Just empty space. Just a corridor that had been there for two hundred years, doing nothing more sinister than connecting one street to another.

Theo picked up the crate with his free hand and began to walk.

His footsteps echoed. The candle flame wavered with each step, and the shadows moved—but they moved away from him. That was the thing he had never understood about darkness: it doesn't advance. It retreats. Wherever you bring light, the dark pulls back like a curtain. It has no choice. It is not a force. It is an absence. And you cannot be hurt by an absence.

He was halfway through when the candle guttered. A draught from somewhere—a crack in the wall, a ventilation gap. The flame shrank to a blue whisper. For one terrible second, the dark rushed back in like water filling a hole, and Theo felt the old fear grab his ribs.

He stopped. He cupped his hand around the flame. He breathed slowly—in through his nose, out through his mouth—the way his father breathed when dipping wicks into hot wax, steady and controlled. The flame steadied. It grew. The circle of light returned.

"You're just empty," Theo said to the dark. His voice sounded strange in the tunnel—small but solid. "You're not anything. You're just where the light hasn't reached yet."

He walked on. Step by step, circle of light by circle of light, until the stairs at the far end appeared—and beyond them, the grey November afternoon, which had never looked so beautiful.

He delivered the candles to Mrs. Pennwell at two fifty-eight. She counted them, nodded, and said, "One short."

Theo looked down at the taper in his hand—burned halfway down now, wax dripping over his fingers. "Sorry," he said. "I needed it."

Mrs. Pennwell looked at the candle. Looked at Theo's face—flushed, a little damp, but steady. She smiled in a way that suggested she understood more than he'd said.

"Keep it," she told him. "Forty-seven is plenty for a funeral. But a boy who's just learned to carry his own light—that's worth more than any candle I could sell."

Theo walked home through the Underhall. He lit the candle again at the entrance, but this time his hands did not shake. The dark was the same. The corridor was the same. The only thing that had changed was Theo—and that, it turned out, was the only thing that ever needed to.

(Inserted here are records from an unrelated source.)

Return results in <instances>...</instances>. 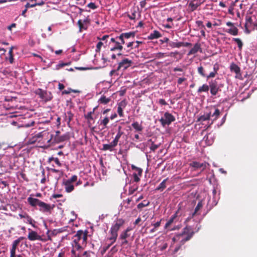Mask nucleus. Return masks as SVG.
Segmentation results:
<instances>
[{
	"mask_svg": "<svg viewBox=\"0 0 257 257\" xmlns=\"http://www.w3.org/2000/svg\"><path fill=\"white\" fill-rule=\"evenodd\" d=\"M220 110L218 108H216L213 113L212 115H211L212 117H214L213 121L215 120L218 118V116L220 115Z\"/></svg>",
	"mask_w": 257,
	"mask_h": 257,
	"instance_id": "obj_45",
	"label": "nucleus"
},
{
	"mask_svg": "<svg viewBox=\"0 0 257 257\" xmlns=\"http://www.w3.org/2000/svg\"><path fill=\"white\" fill-rule=\"evenodd\" d=\"M149 204H150L149 201L144 200L143 202L140 203L137 205V207L138 209H141L144 207L148 206Z\"/></svg>",
	"mask_w": 257,
	"mask_h": 257,
	"instance_id": "obj_44",
	"label": "nucleus"
},
{
	"mask_svg": "<svg viewBox=\"0 0 257 257\" xmlns=\"http://www.w3.org/2000/svg\"><path fill=\"white\" fill-rule=\"evenodd\" d=\"M197 70H198V73L202 77H206V76H207L205 73V72H204V68L202 66H199L198 69H197Z\"/></svg>",
	"mask_w": 257,
	"mask_h": 257,
	"instance_id": "obj_46",
	"label": "nucleus"
},
{
	"mask_svg": "<svg viewBox=\"0 0 257 257\" xmlns=\"http://www.w3.org/2000/svg\"><path fill=\"white\" fill-rule=\"evenodd\" d=\"M168 178L164 180L156 188V190L162 191L166 187V182Z\"/></svg>",
	"mask_w": 257,
	"mask_h": 257,
	"instance_id": "obj_36",
	"label": "nucleus"
},
{
	"mask_svg": "<svg viewBox=\"0 0 257 257\" xmlns=\"http://www.w3.org/2000/svg\"><path fill=\"white\" fill-rule=\"evenodd\" d=\"M161 37V34L157 30H155L150 34V35L148 36V39L150 40H153L154 39L159 38Z\"/></svg>",
	"mask_w": 257,
	"mask_h": 257,
	"instance_id": "obj_26",
	"label": "nucleus"
},
{
	"mask_svg": "<svg viewBox=\"0 0 257 257\" xmlns=\"http://www.w3.org/2000/svg\"><path fill=\"white\" fill-rule=\"evenodd\" d=\"M203 205L201 201L198 203L196 207L195 208L194 212L192 213V217L198 214V211L202 207Z\"/></svg>",
	"mask_w": 257,
	"mask_h": 257,
	"instance_id": "obj_40",
	"label": "nucleus"
},
{
	"mask_svg": "<svg viewBox=\"0 0 257 257\" xmlns=\"http://www.w3.org/2000/svg\"><path fill=\"white\" fill-rule=\"evenodd\" d=\"M198 51L202 53V50L201 47V45L199 43H196L193 48H192L188 52V55L190 56L192 54H195L197 53Z\"/></svg>",
	"mask_w": 257,
	"mask_h": 257,
	"instance_id": "obj_13",
	"label": "nucleus"
},
{
	"mask_svg": "<svg viewBox=\"0 0 257 257\" xmlns=\"http://www.w3.org/2000/svg\"><path fill=\"white\" fill-rule=\"evenodd\" d=\"M131 227H127L124 231H122L119 235V239H126L130 235L128 233L132 230Z\"/></svg>",
	"mask_w": 257,
	"mask_h": 257,
	"instance_id": "obj_27",
	"label": "nucleus"
},
{
	"mask_svg": "<svg viewBox=\"0 0 257 257\" xmlns=\"http://www.w3.org/2000/svg\"><path fill=\"white\" fill-rule=\"evenodd\" d=\"M128 18L131 20H135L136 17V11L134 10L131 14L128 15Z\"/></svg>",
	"mask_w": 257,
	"mask_h": 257,
	"instance_id": "obj_56",
	"label": "nucleus"
},
{
	"mask_svg": "<svg viewBox=\"0 0 257 257\" xmlns=\"http://www.w3.org/2000/svg\"><path fill=\"white\" fill-rule=\"evenodd\" d=\"M69 63L61 62L56 65V69L59 70L61 68H62L65 66L68 65Z\"/></svg>",
	"mask_w": 257,
	"mask_h": 257,
	"instance_id": "obj_54",
	"label": "nucleus"
},
{
	"mask_svg": "<svg viewBox=\"0 0 257 257\" xmlns=\"http://www.w3.org/2000/svg\"><path fill=\"white\" fill-rule=\"evenodd\" d=\"M200 5V3L194 4L193 2H190L189 4V7L191 8V11H194Z\"/></svg>",
	"mask_w": 257,
	"mask_h": 257,
	"instance_id": "obj_43",
	"label": "nucleus"
},
{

He used the Underhall every day after that. And every time, he carried a candle. Not because he still needed it—eventually, he could walk the passage with his eyes closed, counting steps—but because it reminded him of something important: you are never powerless in the dark. Not when you carry your own light.

The moral of this story

Courage is not the absence of fear—it is the discovery that you already carry what you need to face it. The dark has no power over those who bring their own light.

Reflection Questions

  1. What is your "dark hall"—the thing you avoid because it frightens you? What "candle" might you already carry?
  2. Why do you think Theo never told anyone about his fear? Would sharing it have helped?
  3. What did Theo learn about the nature of darkness that changed how he felt about it?

Key Takeaways

  • Fear often comes from what we imagine in the unknown, not from what is actually there.
  • We frequently already possess the tools to face our fears—we just haven't thought to use them.
  • Courage isn't a one-time act; it's a practice, built step by step, candle by candle, day by day.